**Task statement**
Leave every picture out and print exactly the lines that run from the one containing "Waterverfschilderij van Franse" to the end of the listing.

**Dataset content**

· · · · ·

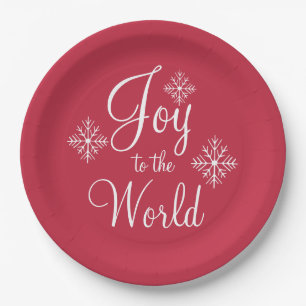 Joy Christmas Dinner Party Paper Plates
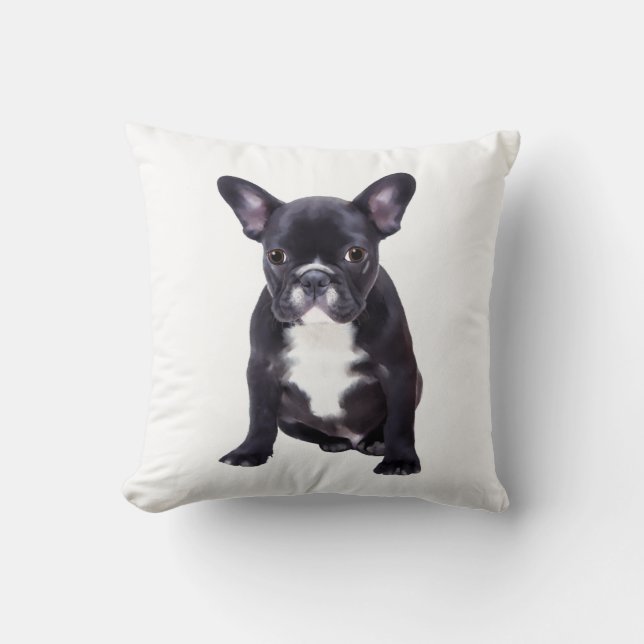Waterverfschilderij van Franse Bulldog Kussen (Voorkant)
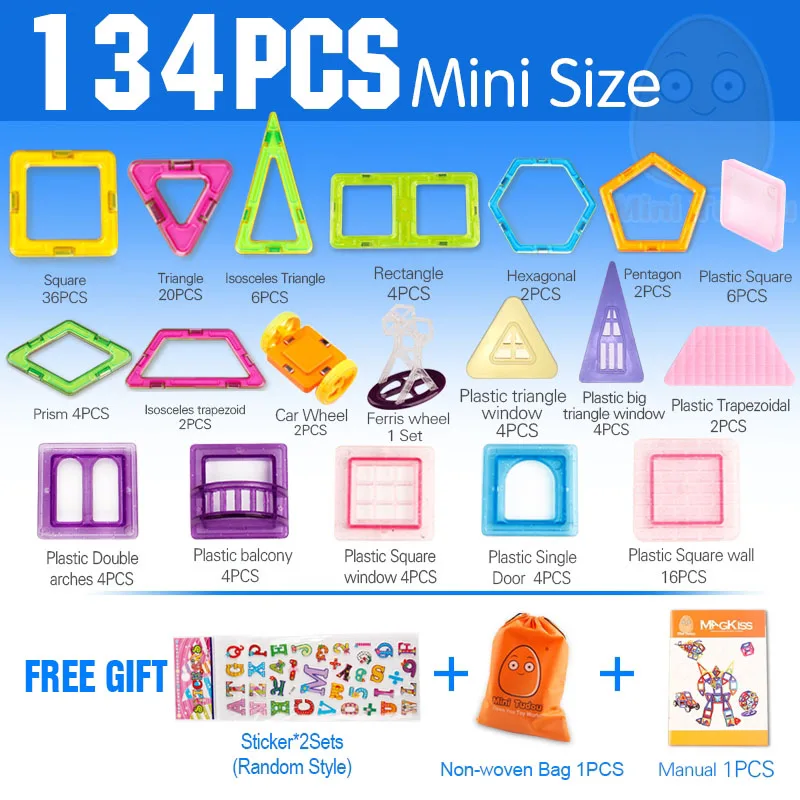 Mini Tudou 72-240 шт. магнитные блоки, Мини Магнитный конструктор 3D модель магнитные блоки образовательные игрушки для детей - Цвет: 134PCS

· · · · ·

**Solution for this problem**
Waterverfschilderij van Franse Bulldog Kussen (Voorkant)
 Mini Tudou 72-240 шт. магнитные блоки, Мини Магнитный конструктор 3D модель магнитные блоки образовательные игрушки для детей - Цвет: 134PCS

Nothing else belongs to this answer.